The fourth-third millennia BC cal (henceforth all dates BC cal will be indicated as BC) in the Near East saw the emergence of the worlds first large urban centres and states, well documented in Mesopotamia and Egypt
1.1 .

Areas adjacent to Mesopotamia and

Egypt, such as the Levant and Anatolia, witnessed significant contemporary changes but debate has developed over whether this represents urbanism, a situation of secondary state formation, or alternative social worlds (e.g. Falconer 1995, Fall et al. 1998, Finkelstein and Gophna 1993, Finkelstein 1995, Flannery 1972, Richard 1987).
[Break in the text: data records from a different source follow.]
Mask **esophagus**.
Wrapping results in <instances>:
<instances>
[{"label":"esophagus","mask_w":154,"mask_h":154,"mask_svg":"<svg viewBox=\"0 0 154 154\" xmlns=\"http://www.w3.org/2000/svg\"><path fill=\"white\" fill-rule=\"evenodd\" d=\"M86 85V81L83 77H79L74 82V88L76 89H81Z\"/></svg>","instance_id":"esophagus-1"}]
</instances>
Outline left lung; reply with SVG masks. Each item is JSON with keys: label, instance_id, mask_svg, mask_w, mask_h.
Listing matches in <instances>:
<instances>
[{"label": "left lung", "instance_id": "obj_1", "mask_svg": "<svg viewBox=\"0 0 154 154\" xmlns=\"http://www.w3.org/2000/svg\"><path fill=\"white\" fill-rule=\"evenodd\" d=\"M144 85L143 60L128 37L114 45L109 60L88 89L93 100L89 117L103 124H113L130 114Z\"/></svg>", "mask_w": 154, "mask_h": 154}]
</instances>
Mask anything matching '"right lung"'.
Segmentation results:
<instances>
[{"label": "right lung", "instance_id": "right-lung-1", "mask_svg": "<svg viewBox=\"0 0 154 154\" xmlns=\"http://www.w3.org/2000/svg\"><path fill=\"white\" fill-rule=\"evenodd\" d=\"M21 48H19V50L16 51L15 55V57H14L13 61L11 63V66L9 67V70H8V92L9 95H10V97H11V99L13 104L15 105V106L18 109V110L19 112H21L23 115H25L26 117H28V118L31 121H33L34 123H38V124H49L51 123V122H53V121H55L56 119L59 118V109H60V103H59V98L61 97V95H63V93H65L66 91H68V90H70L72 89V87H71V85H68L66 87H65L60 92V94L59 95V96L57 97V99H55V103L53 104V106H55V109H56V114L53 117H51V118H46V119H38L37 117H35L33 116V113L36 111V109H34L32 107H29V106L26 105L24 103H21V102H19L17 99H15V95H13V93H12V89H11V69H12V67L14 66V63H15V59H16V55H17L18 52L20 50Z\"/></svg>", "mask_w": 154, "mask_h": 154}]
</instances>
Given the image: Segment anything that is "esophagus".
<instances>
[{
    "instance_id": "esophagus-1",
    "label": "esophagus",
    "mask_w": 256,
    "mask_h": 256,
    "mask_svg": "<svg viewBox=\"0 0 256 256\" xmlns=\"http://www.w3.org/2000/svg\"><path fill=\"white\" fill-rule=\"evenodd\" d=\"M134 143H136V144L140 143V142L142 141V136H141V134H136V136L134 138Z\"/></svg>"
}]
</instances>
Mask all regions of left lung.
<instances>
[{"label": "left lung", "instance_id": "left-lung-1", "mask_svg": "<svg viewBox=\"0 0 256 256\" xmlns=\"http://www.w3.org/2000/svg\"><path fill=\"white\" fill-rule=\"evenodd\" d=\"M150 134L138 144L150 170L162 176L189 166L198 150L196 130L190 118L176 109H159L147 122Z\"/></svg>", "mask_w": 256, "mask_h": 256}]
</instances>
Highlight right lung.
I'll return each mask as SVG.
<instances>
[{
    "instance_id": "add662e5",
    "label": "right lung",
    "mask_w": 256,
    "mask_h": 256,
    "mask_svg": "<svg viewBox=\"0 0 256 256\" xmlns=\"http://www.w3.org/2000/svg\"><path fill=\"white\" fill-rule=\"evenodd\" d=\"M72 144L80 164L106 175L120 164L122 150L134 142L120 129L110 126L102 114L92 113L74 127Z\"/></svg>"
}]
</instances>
Whilst this thesis is not directly concerned with providing answers to such questions, these developments, whatever their precise nature, raise important questions about how such fourth-third millennia communities engaged with and impacted upon their landscapes and the extent to which new sorts of landscape transformations occurred which in part reflected the distinctive identities of new sorts of communities. In particular, the Early Bronze Age (EBA) of the southern Levant, c. 3600 - 1900 BC, has long been regarded as an important transitional period of increasing social complexity (Joffe 1991, 3 and Philip 2001, 163) that witnessed the emergence of larger settlements, fortifications, and large public buildings. These developments have been conventionally interpreted as indicators of the first urban communities in the Southern Levant. A number of authors have argued that these settled communities represent small-scale versions of the fourth and third millennium city-states in southern Mesopotamia and northern Syria (e.g. Ben-Tor 1992a). More recently, it has been suggested that the communities of the Southern Levant are no more than ‘corporate villages’ (discussed in Chapter 2), however, their development still suggests significant degrees of modification of the landscape by these communities and that for the first time communities ‘inscribe’ themselves on the landscape (Chesson 2000, Philip 2001). These propositions have neither been examined closely in the light of archaeological
Cowgill (2004, 526-528) provides an excellent discussion of many of the issues with the use of the terms ‘urban’ and ‘urbanism’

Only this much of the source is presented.